• [Text shown]
=== Section Start ===

Nvidia Corp. today introduced a new version of its NeMo Megatron artificial intelligence development tool that will enable software teams to train neural networks faster.
In particular, the update promises to reduce the amount of time necessary to train advanced natural language processing models.
In 2020, AI research group OpenAI LLC debuted a sophisticated natural language processing model dubbed GPT-3. The model can perform a variety of tasks ranging from translating text to generating software code. OpenAI provides a commercial cloud service that enables companies to access multiple, specialized editions of GPT-3, as well as create their own custom versions.
NeMo Megatron, the AI development tool that Nvidia updated today, now includes features optimized for training GPT-3 models. Nvidia expects the features to facilitate an up to 30% reduction in training times.
“Training can now be done on 175 billion-parameter models using 1,024 NVIDIA A100 GPUs in just 24 days — reducing time to results by 10 days, or some 250,000 hours of GPU computing, prior to these new releases,” Nvidia researchers detailed in a blog post today.
The speedup is primarily the result of two features known as sequence parallelism and selective activation recomputation. According to Nvidia, each feature speeds up AI training in a different way.
AI models such as GPT-3 consist of software building blocks known as layers. Each layer performs one portion of the calculations that a neural network uses to turn data into insights. A common approach to speeding up AI training is to configure a neural network’s layers such that calculations can be carried out in parallel rather than one after one another, which saves time.
Sequence parallelism, the first capability added to NeMo Megatron today, uses the same approach to speed up processing. According to Nvidia, the new capability can parallelize calculations that could only be performed one after another before, thereby increasing performance. It also reduces the need to carry out the same calculations multiple times.

=== Section End ===

• [Information]
=== Section Start ===

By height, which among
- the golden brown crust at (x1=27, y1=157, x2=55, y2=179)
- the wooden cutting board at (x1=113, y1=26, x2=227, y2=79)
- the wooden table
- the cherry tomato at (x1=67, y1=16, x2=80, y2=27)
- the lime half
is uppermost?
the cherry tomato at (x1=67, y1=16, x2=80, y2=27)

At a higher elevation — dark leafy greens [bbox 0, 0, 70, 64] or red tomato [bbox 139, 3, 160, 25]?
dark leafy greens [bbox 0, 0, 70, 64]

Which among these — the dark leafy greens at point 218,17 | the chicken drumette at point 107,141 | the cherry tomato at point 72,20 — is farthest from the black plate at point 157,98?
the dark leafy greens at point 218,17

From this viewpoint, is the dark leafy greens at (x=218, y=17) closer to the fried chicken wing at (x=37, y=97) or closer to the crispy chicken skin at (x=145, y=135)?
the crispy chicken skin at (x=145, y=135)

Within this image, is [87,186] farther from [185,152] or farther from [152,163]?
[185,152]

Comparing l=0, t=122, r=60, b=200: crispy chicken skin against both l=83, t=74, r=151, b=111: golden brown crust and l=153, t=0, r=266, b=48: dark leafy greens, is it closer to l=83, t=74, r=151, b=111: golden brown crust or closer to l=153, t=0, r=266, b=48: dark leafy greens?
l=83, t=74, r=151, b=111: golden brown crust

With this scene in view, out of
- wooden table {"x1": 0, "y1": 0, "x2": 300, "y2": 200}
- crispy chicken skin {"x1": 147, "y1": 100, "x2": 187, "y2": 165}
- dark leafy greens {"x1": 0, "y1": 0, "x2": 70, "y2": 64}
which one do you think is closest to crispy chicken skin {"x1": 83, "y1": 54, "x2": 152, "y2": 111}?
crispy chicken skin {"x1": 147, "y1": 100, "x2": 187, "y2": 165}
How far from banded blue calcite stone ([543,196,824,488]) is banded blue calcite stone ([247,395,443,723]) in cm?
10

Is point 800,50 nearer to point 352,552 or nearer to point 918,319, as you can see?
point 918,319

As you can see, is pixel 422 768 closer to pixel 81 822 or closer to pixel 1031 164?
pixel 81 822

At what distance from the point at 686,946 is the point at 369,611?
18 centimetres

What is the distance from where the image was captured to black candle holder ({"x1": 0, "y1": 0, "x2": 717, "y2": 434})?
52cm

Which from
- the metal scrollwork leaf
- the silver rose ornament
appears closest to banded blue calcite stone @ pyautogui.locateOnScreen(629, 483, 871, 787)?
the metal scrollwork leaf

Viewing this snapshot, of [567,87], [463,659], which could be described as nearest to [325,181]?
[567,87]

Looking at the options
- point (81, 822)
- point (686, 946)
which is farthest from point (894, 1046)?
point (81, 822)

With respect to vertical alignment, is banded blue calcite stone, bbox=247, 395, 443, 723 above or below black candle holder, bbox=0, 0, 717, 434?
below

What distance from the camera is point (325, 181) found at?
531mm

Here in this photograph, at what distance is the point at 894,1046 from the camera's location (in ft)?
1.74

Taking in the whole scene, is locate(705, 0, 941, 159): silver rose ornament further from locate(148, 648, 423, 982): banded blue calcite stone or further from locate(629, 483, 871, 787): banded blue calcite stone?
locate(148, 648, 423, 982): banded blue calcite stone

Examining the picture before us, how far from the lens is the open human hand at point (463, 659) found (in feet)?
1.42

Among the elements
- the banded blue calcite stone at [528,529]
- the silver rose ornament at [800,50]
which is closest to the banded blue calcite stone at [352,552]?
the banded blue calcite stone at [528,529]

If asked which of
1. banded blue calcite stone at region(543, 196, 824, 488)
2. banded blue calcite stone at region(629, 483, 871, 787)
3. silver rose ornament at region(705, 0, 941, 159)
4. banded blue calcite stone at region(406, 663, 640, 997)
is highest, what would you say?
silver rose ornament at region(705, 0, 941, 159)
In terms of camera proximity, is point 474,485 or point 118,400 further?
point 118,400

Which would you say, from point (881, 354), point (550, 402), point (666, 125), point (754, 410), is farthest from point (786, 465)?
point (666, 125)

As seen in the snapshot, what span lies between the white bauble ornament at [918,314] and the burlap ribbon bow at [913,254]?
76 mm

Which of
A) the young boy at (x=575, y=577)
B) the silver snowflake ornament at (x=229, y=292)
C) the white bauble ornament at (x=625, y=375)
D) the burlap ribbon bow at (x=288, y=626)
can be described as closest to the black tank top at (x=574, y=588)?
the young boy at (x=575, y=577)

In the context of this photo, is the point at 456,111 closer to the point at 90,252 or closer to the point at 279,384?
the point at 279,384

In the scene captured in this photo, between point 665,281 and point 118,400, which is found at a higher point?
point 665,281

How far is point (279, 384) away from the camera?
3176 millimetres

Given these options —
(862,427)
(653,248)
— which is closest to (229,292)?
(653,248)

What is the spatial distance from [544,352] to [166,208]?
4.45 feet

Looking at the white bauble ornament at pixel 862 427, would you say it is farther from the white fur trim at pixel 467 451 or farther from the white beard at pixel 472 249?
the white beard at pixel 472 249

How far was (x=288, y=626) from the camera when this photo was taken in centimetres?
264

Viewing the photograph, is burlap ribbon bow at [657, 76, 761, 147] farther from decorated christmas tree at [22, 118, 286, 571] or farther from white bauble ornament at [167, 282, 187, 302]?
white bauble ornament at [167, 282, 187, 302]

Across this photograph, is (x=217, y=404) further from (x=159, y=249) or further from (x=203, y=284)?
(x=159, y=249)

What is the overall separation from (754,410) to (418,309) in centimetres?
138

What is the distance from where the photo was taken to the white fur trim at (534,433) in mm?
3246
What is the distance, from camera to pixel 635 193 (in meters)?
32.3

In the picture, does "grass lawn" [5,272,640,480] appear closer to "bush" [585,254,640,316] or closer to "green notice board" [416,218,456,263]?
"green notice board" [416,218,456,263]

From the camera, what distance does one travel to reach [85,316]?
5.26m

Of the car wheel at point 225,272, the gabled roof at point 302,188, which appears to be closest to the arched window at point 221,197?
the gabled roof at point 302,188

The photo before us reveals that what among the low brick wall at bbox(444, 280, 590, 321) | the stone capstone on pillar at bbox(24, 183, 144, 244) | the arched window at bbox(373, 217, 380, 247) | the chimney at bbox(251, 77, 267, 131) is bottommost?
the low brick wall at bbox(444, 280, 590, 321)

=== Section End ===

• [Tasks to complete]
a - Transcribe the part of the NeMo Megatron article starting at "Sequence parallelism, the" and ending at "calculations multiple times.".
b - Finish out the next part of the NeMo Megatron article, picking up right after its last sentence.

• [Answers given]
a -
Sequence parallelism, the first capability added to NeMo Megatron today, uses the same approach to speed up processing. According to Nvidia, the new capability can parallelize calculations that could only be performed one after another before, thereby increasing performance. It also reduces the need to carry out the same calculations multiple times.

b -
Selective activation recomputation, the other new capability in NeMo Megatron, further reduces the number of calculations that have to be repeated. It does so by optimizing computing operations known as activations that AI models use to process data. If the calculations involved in an activation have to be redone, NeMo Megatron can now do so more efficiently than before, which will reduce AI training times.
Another major enhancement to NeMo Megatron that Nvidia detailed today is the introduction of a hyperparameter optimization tool. Hyperparameters are configuration settings that software teams define for an AI model during development to optimize its performance. Using Nvidia’s new tool, software teams can automate some of the manual work involved in the task.
Developers can specify what latency or throughput levels an AI model should achieve and have the new tool automatically find the hyperparameters necessary to meet requirements. According to Nvidia, the feature is particularly useful for optimizing the AI training process. The company says that, in an internal test, its researchers managed to increase training throughput for a GPT-3 model by as much as 30%.
“We arrived at the optimal training configuration for a 175B GPT-3 model in under 24 hours,” Nvidia’s researchers detailed. “Compared with a common configuration that uses full activation recomputation, we achieve a 20%-30% throughput speed-up.”